Who’s in Your Family Tree?
Writer and Photographer / Frieda Dowler
A friend commented once, “When you and the generation that knew you are gone from this life, no one will know you ever existed.” That may not be true in Johnson County if you were born, died or married here, had children, did any land transactions, had trouble with the law or registered a will.
Volunteers at the Johnson County Museum of History in the Genealogy Department are dedicated to preserving historical documents filled with this information. They painstakingly research, index, store and guard the personal history of many people of Johnson County, allowing successive generations to know about them, their business affairs, the buildings and the culture of those who have passed through here.
Tracing Your Roots
Genealogy, or family history, is the study of families and the tracing of their lineages. Confucius first used the methodology almost 2,500 years ago to preserve his family history, and the Guinness World Records lists his as the largest family tree. In the previous couple of centuries, tracing your roots was used to secure social standing, power or inheritance.

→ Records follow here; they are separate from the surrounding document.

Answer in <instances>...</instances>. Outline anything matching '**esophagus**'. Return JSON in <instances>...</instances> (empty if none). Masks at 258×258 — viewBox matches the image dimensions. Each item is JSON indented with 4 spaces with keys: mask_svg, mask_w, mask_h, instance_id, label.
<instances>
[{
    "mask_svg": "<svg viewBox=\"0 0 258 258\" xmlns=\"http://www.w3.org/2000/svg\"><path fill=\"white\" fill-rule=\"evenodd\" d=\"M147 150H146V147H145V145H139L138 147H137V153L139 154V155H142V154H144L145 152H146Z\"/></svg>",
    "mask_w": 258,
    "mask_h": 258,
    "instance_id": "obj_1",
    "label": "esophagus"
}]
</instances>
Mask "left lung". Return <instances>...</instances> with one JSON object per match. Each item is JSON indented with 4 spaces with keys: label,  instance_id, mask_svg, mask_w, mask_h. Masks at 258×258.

But the Johnson County Museum of History records and makes available to anyone with curiosity the personal passage of many previous county residents, whether the interest is personal, family, friends, history of homes and businesses or research for writing from novels to memoirs.

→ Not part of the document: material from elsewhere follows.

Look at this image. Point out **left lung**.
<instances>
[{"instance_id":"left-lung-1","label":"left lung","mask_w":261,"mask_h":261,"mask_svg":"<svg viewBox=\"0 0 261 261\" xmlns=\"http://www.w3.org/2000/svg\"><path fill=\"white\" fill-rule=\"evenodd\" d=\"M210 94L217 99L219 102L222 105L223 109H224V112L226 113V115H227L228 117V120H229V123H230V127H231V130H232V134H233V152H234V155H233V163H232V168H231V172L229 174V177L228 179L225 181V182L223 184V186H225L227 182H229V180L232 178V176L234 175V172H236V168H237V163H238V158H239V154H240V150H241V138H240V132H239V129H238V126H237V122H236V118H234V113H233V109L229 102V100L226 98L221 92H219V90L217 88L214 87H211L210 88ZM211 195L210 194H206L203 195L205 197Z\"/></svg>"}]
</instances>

Linda Talley, Research Librarian and head of the Genealogy Department, came to the museum 22 years ago with her own curiosity. As an only child with two sons who didn’t get a chance to know their grandparents, she came to find photos or information on her parents that she could share with her sons. As her interest in ancestry grew, so did the time she spent at the museum, and she began to volunteer. Eventually her curiosity led to a paid position, and now she directs a group of 10 volunteers.
Those volunteers are responsible for helping anyone who comes seeking information on their ancestors or other persons of interest. They will also do a full research for you upon request for a fee. During a typical month, the department will welcome between 60 and 80 people who come seeking answers.
One project the volunteers completed took five years; they read and recorded all the headstones in the cemeteries in Johnson County. Since then, volunteer Ruth Dorrel, archivist at Franklin College, keeps those records current by cutting obituaries from newspapers, recording and indexing deaths and burials.
Tracing the Museum’s Roots
The Genealogy Department is organized by subject and patterned after the Daughters of the American Revolution Library (DAR) in Washington, D.C., although much smaller. Internet genealogy research thrives, but there is something special about handling the physical documentation on the shelves at the Johnson County Museum such as old books, maps, deeds, abstracts, military records, marriage records, death records, estate records, inventory lists, deeds, family scrapbooks and photos. Many of the Internet software programs are too expensive for personal use, so the museum has the Ancestry Library Edition available free for anyone to use for research.
The Johnson County Historical Society owns the collection of genealogy material at the museum, many of which are original documents. Several years ago, Joan Woodhull, who remains a volunteer, began putting the current collection together before the museum moved into its permanent location at 135 N. Main Street, Franklin, in the former Masonic Temple.
The Daughters of the American Revolution started the museum in 1931 by organizing historic artifacts and photos that were on display in store windows.
The local chapter of the DAR gathered these items together and began the official museum in a room at the county courthouse, moved it in 1963 to the Suckow home and again in 1989 into its current building where the Historical Society is now its guardian.
The county budget pays for the operating expenses of the Johnson County Museum of History, including maintenance, utilities and the salaries of two full-time and four part-time employees. The museum is largely maintained by a group of dedicated volunteers. Other expenses are paid with donations and endowments.
Although anyone is welcomed to visit Genealogy Department and use the documents free of charge, you’ll notice a donation box in the Genealogy Department thanking you in advance as you leave a monetary expression of appreciation for the remarkable collection that has been preserved for all.
For Linda Talley and her group of volunteers, the mission is simple: “Take care of what we have and collect new.” With this as their motto, they have accumulated one of the best collections in the state.
If inquiring minds want to know who’s in their family tree, this may be the perfect warm winter adventure, poking around in the past, at the Johnson County Museum of History’s Genealogy Department.